THEY say the twin pitfalls of age are garrulity and melancholy.

But it is easy to imagine waking with a backache and a stomach making noises like a Ford Prefect trying to start on a cold, damp morning, to imagine that we are sleepwalking our way into some dark vision of the near future.

It is true most people are deeply uneasy about the inability of the law to deal with criminals, especially juvenile offenders.

Absurd and excessive liberalism has allowed a nation's police force to be run ragged by a generation of over-indulged adolescents.

It is hardly surprising, considering the wearily repetitious and absurdly lenient slap on the wrist dispensed by the courts, that the police have all but given up in some areas, simply going through the motions of pursuing juvenile offenders, concentrating their resources to combat more serious felony.

One columnist advocated the right to bear arms against the criminal, quoting the low levels of burglary in certain states in America where there is a high level of gun ownership.

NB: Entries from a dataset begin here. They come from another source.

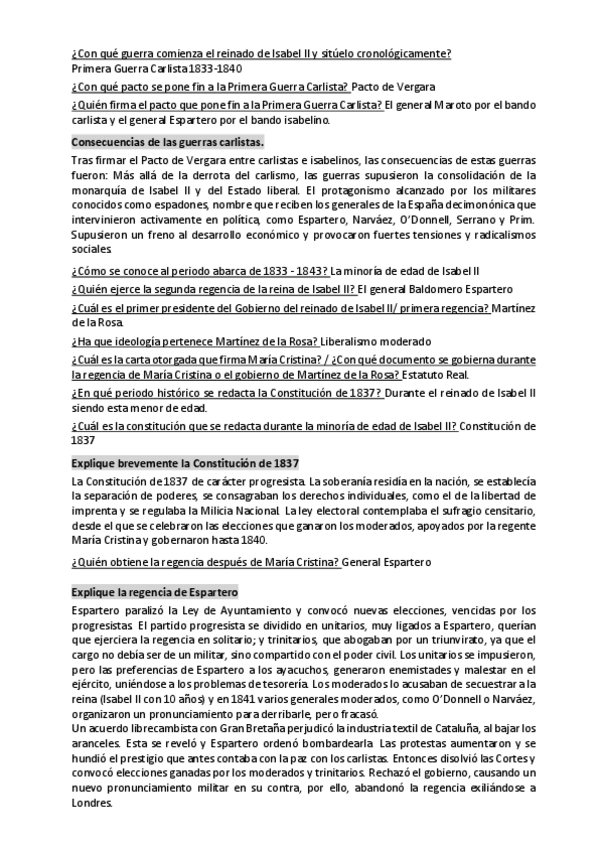 ¿Con qué guerra comienza el reinado de Isabel II y sitúelo cronológicamente?
Primera Guerra Carlista 1833-1840

¿Con qué pacto se pone fin a la Primera Guerra Carlista? Pacto de Vergara

¿Quién firma el pacto que pone fin a la Primera Guerra Carlista? El general Maroto por el bando carlista y el general Espartero por el bando isabelino.

Consecuencias de las guerras carlistas.

Tras firmar el Pacto de Vergara entre carlistas e isabelinos, las consecuencias de estas guerras fueron: Más allá de la derrota del carlismo, las guerras supusieron la consolidación de la monarquía de Isabel II y del Estado liberal. El protagonismo alcanzado por los militares conocidos como espadones, nombre que reciben los generales de la España decimonónica que intervinieron activamente en política, como Espartero, Narváez, O'Donnell, Serrano y Prim. Supusieron un freno al desarrollo económico y provocaron fuertes tensiones y radicalismos sociales.

¿Cómo se conoce al período abarca de 1833 - 1843? La minoría de edad de Isabel II

¿Quién ejerce la segunda regencia de la reina de Isabel II? El general Baldomero Espartero

¿Cuál es el primer presidente del Gobierno del reinado de Isabel II/ primera regencia? Martínez de la Rosa.

¿Ha que ideología pertenece Martínez de la Rosa? Liberalismo moderado

¿Cuál es la carta otorgada que firma María Cristina? / ¿Con qué documento se gobierna durante la regencia de María Cristina o el gobierno de Martínez de la Rosa? Estatuto Real.

¿En qué periodo histórico se redacta la Constitución de 1837? Durante el reinado de Isabel II siendo esta menor de edad.

¿Cuál es la constitución que se redacta durante la minoría de edad de Isabel II? Constitución de 1837

Explique brevemente la Constitución de 1837

La Constitución de 1837 de carácter progresista. La soberanía residía en la nación, se establecía la separación de poderes, se consagraban los derechos individuales, como el de la libertad de imprenta y se regulaba la Milicia Nacional. La ley electoral contemplaba el sufragio censitario, desde el que se celebraron las elecciones que ganaron los moderados, apoyados por la regente María Cristina y gobernaron hasta 1840.

¿Quién obtiene la regencia después de María Cristina? General Espartero

Explique la regencia de Espartero

Espartero paralizó la Ley de Ayuntamiento y convocó nuevas elecciones, vencidas por los progresistas. El partido progresista se dividido en unitarios, muy ligados a Espartero, querían que ejerciera la regencia en solitario; y trinitarios, que abogaban por un triunvirato, ya que el cargo no debía ser de un militar, sino compartido con el poder civil. Los unitarios se impusieron, pero las preferencias de Espartero a los ayacuchos, generaron enemistades y malestar en el ejército, uniéndose a los problemas de tesorería. Los moderados lo acusaban de secuestrar a la reina (Isabel II con 10 años) y en 1841 varios generales moderados, como O'Donnell o Narváez, organizaron un pronunciamiento para derribarle, pero fracasó.
Un acuerdo librecambista con Gran Bretaña perjudicó la industria textil de Cataluña, al bajar los aranceles. Esta se reveló y Espartero ordenó bombardearla. Las protestas aumentaron y se hundió el prestigio que antes contaba con la paz con los carlistas. Entonces disolvió las Cortes y convocó elecciones ganadas por los moderados y trinitarios. Rechazó el gobierno, causando un nuevo pronunciamiento militar en su contra, por ello, abandonó la regencia exiliándose a Londres.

This depressingly blinkered view gives substance to the dyspeptic nightmare of our nation descending into lawlessness.

But what is unacceptable is the disproportionate leniency of the courts towards those who are maliciously culpable of death, especially of those guilty of the abomination of causing death to children through mistreatment and abuse, and the hypocritical, draconian sentences passed on those who had the temerity to relieve the state or individual of their disparate wealth of possessions.

The law brings disrepute upon itself, and demeans the office of the enforcer. With an unprecedented tide of drugs and handguns flooding into the country, and current expectation of a huge influx of heroin, the police need support.